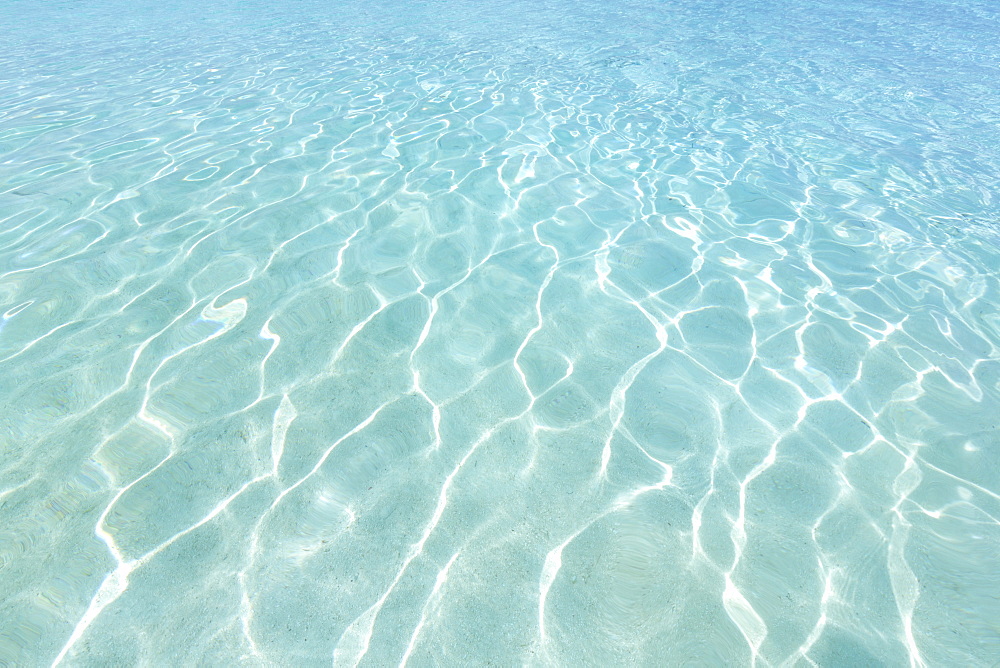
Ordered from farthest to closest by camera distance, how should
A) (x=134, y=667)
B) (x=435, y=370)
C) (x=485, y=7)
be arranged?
(x=485, y=7), (x=435, y=370), (x=134, y=667)

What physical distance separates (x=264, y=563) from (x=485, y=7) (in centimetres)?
1441

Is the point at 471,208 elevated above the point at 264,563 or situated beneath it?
situated beneath

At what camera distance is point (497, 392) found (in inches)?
114

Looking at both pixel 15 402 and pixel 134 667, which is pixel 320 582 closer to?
pixel 134 667

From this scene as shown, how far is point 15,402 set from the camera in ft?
9.07

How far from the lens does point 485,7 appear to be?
13398mm

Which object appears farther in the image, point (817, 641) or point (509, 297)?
point (509, 297)

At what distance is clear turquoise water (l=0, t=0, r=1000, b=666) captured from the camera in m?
1.99

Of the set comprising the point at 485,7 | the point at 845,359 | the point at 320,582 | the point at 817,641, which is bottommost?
the point at 485,7

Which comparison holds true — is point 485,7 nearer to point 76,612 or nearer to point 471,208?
point 471,208

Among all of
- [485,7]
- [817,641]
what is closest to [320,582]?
[817,641]

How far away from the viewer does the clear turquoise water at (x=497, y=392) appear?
6.52 ft

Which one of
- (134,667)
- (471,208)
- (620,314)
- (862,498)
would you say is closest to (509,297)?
(620,314)

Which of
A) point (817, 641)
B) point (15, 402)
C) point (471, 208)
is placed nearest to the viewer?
point (817, 641)
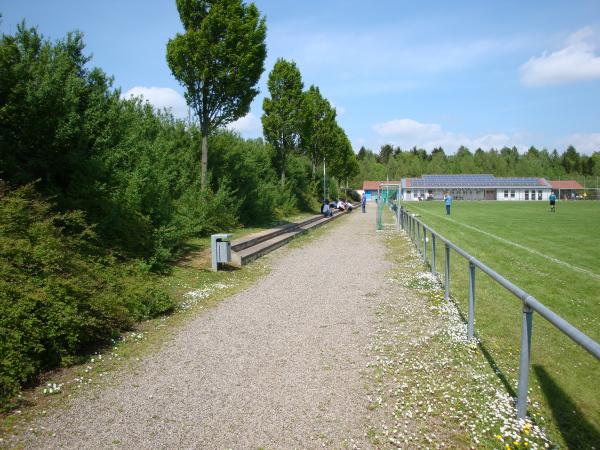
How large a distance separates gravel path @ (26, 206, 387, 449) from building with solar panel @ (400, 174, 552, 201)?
90.8 meters

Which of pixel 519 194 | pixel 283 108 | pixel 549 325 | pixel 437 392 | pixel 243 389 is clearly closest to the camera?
pixel 437 392

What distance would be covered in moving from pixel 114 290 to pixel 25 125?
4.31m

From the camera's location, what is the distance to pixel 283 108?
107ft

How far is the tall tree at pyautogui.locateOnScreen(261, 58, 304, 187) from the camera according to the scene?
3250 cm

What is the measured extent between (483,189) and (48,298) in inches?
3898

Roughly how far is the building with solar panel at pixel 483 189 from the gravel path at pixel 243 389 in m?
90.8

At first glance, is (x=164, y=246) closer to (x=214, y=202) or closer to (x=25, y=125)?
(x=25, y=125)

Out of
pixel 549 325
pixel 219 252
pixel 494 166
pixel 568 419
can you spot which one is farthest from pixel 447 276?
pixel 494 166

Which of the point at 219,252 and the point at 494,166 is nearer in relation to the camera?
the point at 219,252

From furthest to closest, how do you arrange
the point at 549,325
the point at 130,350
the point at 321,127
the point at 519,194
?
1. the point at 519,194
2. the point at 321,127
3. the point at 549,325
4. the point at 130,350

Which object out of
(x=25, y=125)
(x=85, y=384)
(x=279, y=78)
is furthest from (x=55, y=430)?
(x=279, y=78)

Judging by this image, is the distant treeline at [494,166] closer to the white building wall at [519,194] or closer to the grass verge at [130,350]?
the white building wall at [519,194]

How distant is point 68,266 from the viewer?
6.01m

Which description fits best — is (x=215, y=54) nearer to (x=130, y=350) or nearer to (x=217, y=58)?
(x=217, y=58)
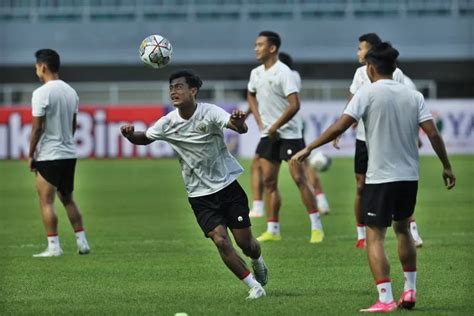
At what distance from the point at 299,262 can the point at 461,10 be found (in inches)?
1541

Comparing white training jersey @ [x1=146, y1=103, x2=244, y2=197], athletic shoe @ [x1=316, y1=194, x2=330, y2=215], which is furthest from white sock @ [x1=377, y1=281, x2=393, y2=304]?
athletic shoe @ [x1=316, y1=194, x2=330, y2=215]

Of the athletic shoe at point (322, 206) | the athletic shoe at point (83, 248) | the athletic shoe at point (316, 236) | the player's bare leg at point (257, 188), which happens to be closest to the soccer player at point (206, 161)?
the athletic shoe at point (83, 248)

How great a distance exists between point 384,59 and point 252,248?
2183 millimetres

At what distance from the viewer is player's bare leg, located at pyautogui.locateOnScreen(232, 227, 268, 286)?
10367mm

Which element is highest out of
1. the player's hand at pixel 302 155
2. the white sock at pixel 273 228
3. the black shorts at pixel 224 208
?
the player's hand at pixel 302 155

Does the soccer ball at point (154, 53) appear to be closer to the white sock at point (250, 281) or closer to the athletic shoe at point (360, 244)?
the white sock at point (250, 281)

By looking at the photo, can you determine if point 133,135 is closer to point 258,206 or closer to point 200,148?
point 200,148

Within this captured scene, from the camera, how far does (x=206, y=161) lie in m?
10.4

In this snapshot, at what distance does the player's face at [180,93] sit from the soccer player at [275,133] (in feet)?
15.4

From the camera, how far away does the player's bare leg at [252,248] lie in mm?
10367

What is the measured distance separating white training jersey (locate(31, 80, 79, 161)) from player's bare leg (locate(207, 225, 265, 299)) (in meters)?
4.27

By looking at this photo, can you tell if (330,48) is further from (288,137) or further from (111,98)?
(288,137)

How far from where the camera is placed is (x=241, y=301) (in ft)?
32.9

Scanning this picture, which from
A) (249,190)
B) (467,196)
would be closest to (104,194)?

**Task to complete**.
In your copy of the records, include no pictures; repeat everything else exactly.

**Written answer**.
Ordered from farthest to closest by camera distance, how should
A) (x=134, y=667)
B) (x=435, y=370)
C) (x=485, y=7)
be arranged?
(x=485, y=7), (x=435, y=370), (x=134, y=667)

What physical distance separates (x=264, y=563) from (x=485, y=7) (in centimetres)?
1441

Is the point at 471,208 elevated above the point at 264,563 or situated beneath it?
situated beneath

At what camera distance is point (497, 392) found (in inches)?
114

Looking at both pixel 15 402 and pixel 134 667, which is pixel 320 582 closer to?
pixel 134 667

From this scene as shown, how far is point 15,402 set from the camera in ft?
9.07

How far from the lens does point 485,7 appear to be?
13398mm

Which object appears farther in the image, point (817, 641) or point (509, 297)?
point (509, 297)

At what distance is clear turquoise water (l=0, t=0, r=1000, b=666) captured from the camera in m?
1.99

Of the set comprising the point at 485,7 | the point at 845,359 | the point at 320,582 | the point at 817,641, which is bottommost?
the point at 485,7

Which comparison holds true — is point 485,7 nearer to point 76,612 or nearer to point 471,208?
point 471,208

Among all of
- [485,7]
- [817,641]
what is closest to [320,582]?
[817,641]

How far away from the viewer does the clear turquoise water at (x=497, y=392) appear?
6.52 ft

Which one of
- (134,667)
- (471,208)
- (620,314)
- (862,498)
would you say is closest to (509,297)?
(620,314)

Which of
A) point (817, 641)
B) point (15, 402)
C) point (471, 208)
is placed nearest to the viewer?
point (817, 641)
How large a distance separates gravel path @ (26, 206, 387, 449) from building with solar panel @ (400, 174, 552, 201)?
90.8 meters

Which of pixel 519 194 | pixel 283 108 | pixel 549 325 | pixel 437 392 | pixel 243 389 is clearly closest to the camera?
pixel 437 392

What distance would be covered in moving from pixel 114 290 to pixel 25 125?
4.31m

From the camera's location, what is the distance to pixel 283 108?
107ft

How far is the tall tree at pyautogui.locateOnScreen(261, 58, 304, 187) from the camera according to the scene?
3250 cm

What is the measured extent between (483,189) and (48,298) in inches?
3898

Roughly how far is the building with solar panel at pixel 483 189 from the gravel path at pixel 243 389 in m?
90.8

At first glance, is (x=164, y=246) closer to (x=214, y=202) or closer to (x=25, y=125)?
(x=25, y=125)

Out of
pixel 549 325
pixel 219 252
pixel 494 166
pixel 568 419
can you spot which one is farthest from pixel 447 276?
pixel 494 166

Which of the point at 219,252 and the point at 494,166 is nearer in relation to the camera?
the point at 219,252

From furthest to closest, how do you arrange
the point at 549,325
the point at 130,350
the point at 321,127
the point at 519,194
?
1. the point at 519,194
2. the point at 321,127
3. the point at 549,325
4. the point at 130,350

Which object out of
(x=25, y=125)
(x=85, y=384)
(x=279, y=78)
is furthest from (x=55, y=430)?
(x=279, y=78)

Judging by this image, is the distant treeline at [494,166] closer to the white building wall at [519,194] or closer to the grass verge at [130,350]?
the white building wall at [519,194]

How distant is point 68,266 from the viewer?
6.01m

Which description fits best — is (x=215, y=54) nearer to (x=130, y=350) or nearer to (x=217, y=58)?
(x=217, y=58)
At what distance from the point at 299,262 can the point at 461,10 be found (in inches)?
1541

Comparing white training jersey @ [x1=146, y1=103, x2=244, y2=197], athletic shoe @ [x1=316, y1=194, x2=330, y2=215], which is furthest from white sock @ [x1=377, y1=281, x2=393, y2=304]?
athletic shoe @ [x1=316, y1=194, x2=330, y2=215]

Of the athletic shoe at point (322, 206) | the athletic shoe at point (83, 248) | the athletic shoe at point (316, 236) | the player's bare leg at point (257, 188), which happens to be closest to the soccer player at point (206, 161)?
the athletic shoe at point (83, 248)

How great a distance exists between point 384,59 and point 252,248?
2183 millimetres

At what distance from the viewer is player's bare leg, located at pyautogui.locateOnScreen(232, 227, 268, 286)?
10367mm

Which element is highest out of
1. the player's hand at pixel 302 155
2. the white sock at pixel 273 228
3. the black shorts at pixel 224 208
?
the player's hand at pixel 302 155

Does the soccer ball at point (154, 53) appear to be closer to the white sock at point (250, 281) or closer to the athletic shoe at point (360, 244)?
the white sock at point (250, 281)

By looking at the photo, can you determine if point 133,135 is closer to point 258,206 or closer to point 200,148?
point 200,148

Within this captured scene, from the camera, how far does (x=206, y=161) lie in m?
10.4

In this snapshot, at what distance does the player's face at [180,93] sit from the soccer player at [275,133] (in feet)?
15.4

From the camera, how far away does the player's bare leg at [252,248] lie in mm?
10367

What is the measured distance separating white training jersey (locate(31, 80, 79, 161)) from player's bare leg (locate(207, 225, 265, 299)) (in meters)?
4.27

By looking at this photo, can you tell if (330,48) is further from (288,137) or further from (111,98)?
(288,137)

How far from where the camera is placed is (x=241, y=301) (in ft)?
32.9

Scanning this picture, which from
A) (249,190)
B) (467,196)
would be closest to (104,194)?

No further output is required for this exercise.